Max by the way thinks they sound like Half Man/Half Biscuit, a band I or Angela had never heard of before. I can see the connection. When we’re talking after the show he asks her where she’s from and I quip: that’s all already in the interview we did!

Second support act Ella turns out to be Amber Arcades’ keyboard player. So basically Amber Arcades without singer Annelotte de Graaf. Her songs are nice, but not particularly surprising in any way. Amber Arcades themselves, on the other hand, have really become a well-oiled live machine. And it’s time for me to reappreciate them. When Fading Lines was released, I didn’t get the hype and thought that, with the exception of the mesmerising ‘Turning Lights’, their songs were rather repetitive and uniform. Seeing them live at End of the Road festival didn’t change that, even though Kim and I met them at the staff camping and shared a moment together brushing our teeth in the dark (and you would certainly expect that creates some sort of bond, right?).

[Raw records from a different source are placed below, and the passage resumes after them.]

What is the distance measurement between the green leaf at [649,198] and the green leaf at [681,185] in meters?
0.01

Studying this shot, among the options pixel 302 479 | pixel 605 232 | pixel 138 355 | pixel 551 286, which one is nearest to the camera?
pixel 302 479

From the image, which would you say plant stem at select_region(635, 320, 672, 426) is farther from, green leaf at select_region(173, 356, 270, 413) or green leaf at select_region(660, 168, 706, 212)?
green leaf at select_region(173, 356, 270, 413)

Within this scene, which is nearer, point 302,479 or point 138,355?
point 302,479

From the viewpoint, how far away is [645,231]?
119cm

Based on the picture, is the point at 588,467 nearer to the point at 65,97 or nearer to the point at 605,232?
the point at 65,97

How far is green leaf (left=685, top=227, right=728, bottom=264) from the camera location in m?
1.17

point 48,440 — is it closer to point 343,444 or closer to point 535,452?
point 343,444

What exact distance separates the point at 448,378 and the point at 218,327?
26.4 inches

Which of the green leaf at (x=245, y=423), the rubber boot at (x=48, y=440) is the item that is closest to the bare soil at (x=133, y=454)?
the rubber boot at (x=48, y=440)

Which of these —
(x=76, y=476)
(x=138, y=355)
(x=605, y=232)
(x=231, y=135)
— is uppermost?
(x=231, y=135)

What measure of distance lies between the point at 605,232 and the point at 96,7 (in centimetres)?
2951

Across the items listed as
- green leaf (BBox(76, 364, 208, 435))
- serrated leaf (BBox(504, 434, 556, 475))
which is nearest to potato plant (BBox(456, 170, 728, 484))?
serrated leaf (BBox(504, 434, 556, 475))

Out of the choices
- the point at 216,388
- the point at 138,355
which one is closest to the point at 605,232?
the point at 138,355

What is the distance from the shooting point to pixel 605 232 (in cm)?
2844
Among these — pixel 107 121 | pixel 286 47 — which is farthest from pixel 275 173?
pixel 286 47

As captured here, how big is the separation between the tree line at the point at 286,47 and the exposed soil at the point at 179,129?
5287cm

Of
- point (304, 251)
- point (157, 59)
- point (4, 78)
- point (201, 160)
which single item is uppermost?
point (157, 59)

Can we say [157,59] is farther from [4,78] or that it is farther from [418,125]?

But now, hearing them once more, it seems like Amber Arcades has changed. Suddenly they’re a forgotten French band from the psychedelic 60s, caught only on rare Compact Cassettes. Suddenly, they’re almost Beatlesque in the simplicity of their melodies. Suddenly, their shimmer reminds me of Deerhunter circa Halcyon Digest, say ‘Desire Lines’, which I then desperately want to hear, right there in one of Oxford’s basements. Suddenly, they’re Amber Arcades again, and you can hear the Dutchness in their sound, which I can only describe as craftmanship. Perhaps that’s what I struggle with: the decency of their songs. They are well-written songs, with well-written melodies, but there isn’t much more. At the same time, I’m not sure why I would want more: there’s nothing wrong with a song for the song’s sake.

A lot has been written about the hilarious situations to which De Graaf’s background as a lawyer has led – like calling out interviewers on their vague questions. This time, she tells us she will skip the bit where bands walk off stage only to come back for a staged encore because of time constraints. But, she tells us, procedures have to be followed, so she still says “This is our last song” before the one that would’ve been last before the encore. The actual last song then is of course ‘Turning Lights’, with its kraut-rock motorik, post-rock climax and space-rock noise. When that noise slowly enguls the cellar, it becomes hard to distinguish which sounds are a byproduct of the loudly oscillating sound waves, and which are a conscious product of the four musicians on stage who have now blended into one. It’s a moment that could last for ages, so when it’s over it’s way too soon.

Since then, I’ve played Fading Lines a couple of times. Amber Arcades is certainly at their best live, but using that memory I can now also appreciate the album more. It’s funny the way listening to music works. Funny and nice.